A dishwashing method using a cleaning composition containing a nonionic rinse agent composition for both cleaning and rinsing, the method comprising the following steps (a) and (b):
(A) contacting the dishes with the aqueous cleaning composition in an automatic dishwasher;
The aqueous cleaning composition comprises an aqueous diluent as a main component and 250 to 3000 parts by weight of alkaline dishwashing detergent per million parts by weight of the aqueous diluent.
(I) 10-60% by weight sodium carbonate, and
(Ii) 20 to 40% by weight of a rinse agent composition containing the following nonionic surfactant:
C _10-14 alkyl-O- (EO) ₁₂ -benzyl,
_C10-14 alkyl-O- (EO) _12.4 -benzyl, and
_{HO- (PO) 18 - (EO} ) 14 - (PO) 18 -H
(Here, EO is oxyethylene and PO is oxypropylene.)
(B) contacting the washed tableware with a potable water rinse for the purpose of removing aqueous residues, the aqueous rinse being substantially free of intentionally added rinse agents;
A dishwashing method comprising a nonionic surfactant sufficient for the alkaline dishwashing detergent to obtain an appropriate covering action in the drinking water rinse. A dishwashing method using a cleaning composition containing a nonionic rinse agent composition for both cleaning and rinsing, the method comprising the following steps (a) and (b):
(A) contacting the dishes with the aqueous cleaning composition in an automatic dishwasher;
The aqueous cleaning composition comprises an aqueous diluent as a main component and 250 to 3000 parts by weight of alkaline dishwashing detergent per million parts by weight of the aqueous diluent.

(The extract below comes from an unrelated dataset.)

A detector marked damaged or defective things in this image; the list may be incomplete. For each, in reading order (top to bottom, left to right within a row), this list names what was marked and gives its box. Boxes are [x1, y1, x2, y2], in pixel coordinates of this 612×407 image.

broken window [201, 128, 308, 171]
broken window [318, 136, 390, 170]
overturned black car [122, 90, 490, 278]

(I) 10-60% by weight sodium carbonate, and
(Ii) 20 to 40% by weight of a rinse agent composition containing the following nonionic surfactant:
C _10-14 alkyl-O- (EO) ₁₂ -benzyl,
HO— (EO) ₁₈ — (PO) ₁₄ — (EO) ₁₈ —H, and
_{HO- (PO) 23 - (EO} ) 26 - (PO) 40 - (EO) 20 - (EO) 26 - (PO) 23 H
(Here, EO is oxyethylene and PO is oxypropylene.)

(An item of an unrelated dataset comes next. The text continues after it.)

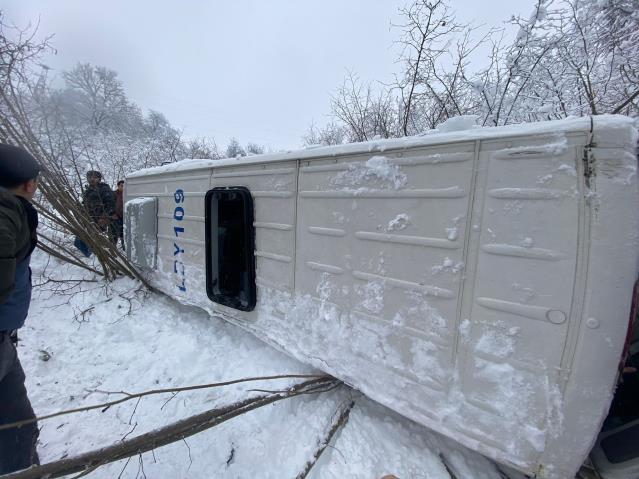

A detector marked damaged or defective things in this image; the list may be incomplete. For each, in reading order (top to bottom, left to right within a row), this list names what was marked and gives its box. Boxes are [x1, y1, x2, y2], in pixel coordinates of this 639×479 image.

overturned white bus [125, 116, 639, 479]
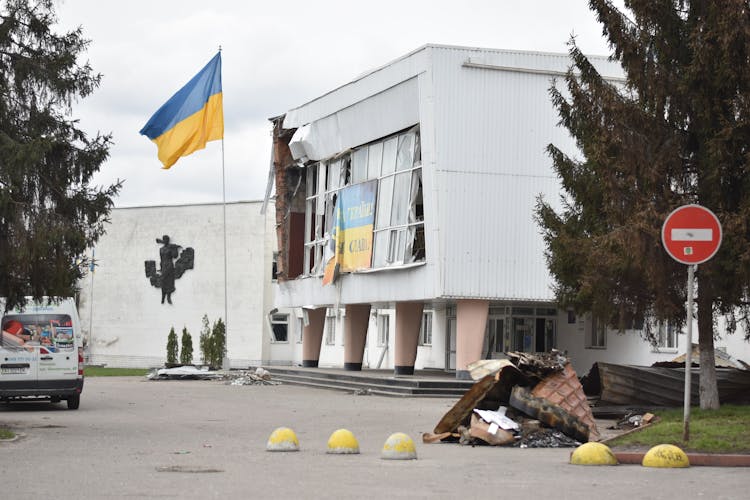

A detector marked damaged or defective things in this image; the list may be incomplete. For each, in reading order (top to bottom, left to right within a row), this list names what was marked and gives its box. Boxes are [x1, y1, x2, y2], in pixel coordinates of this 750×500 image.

broken window [270, 312, 290, 344]
damaged building [270, 45, 750, 376]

(B) contacting the washed tableware with a potable water rinse for the purpose of removing aqueous residues, the aqueous rinse being substantially free of intentionally added rinse agents;
A dishwashing method comprising a nonionic surfactant sufficient for the alkaline dishwashing detergent to obtain an appropriate covering action in the drinking water rinse.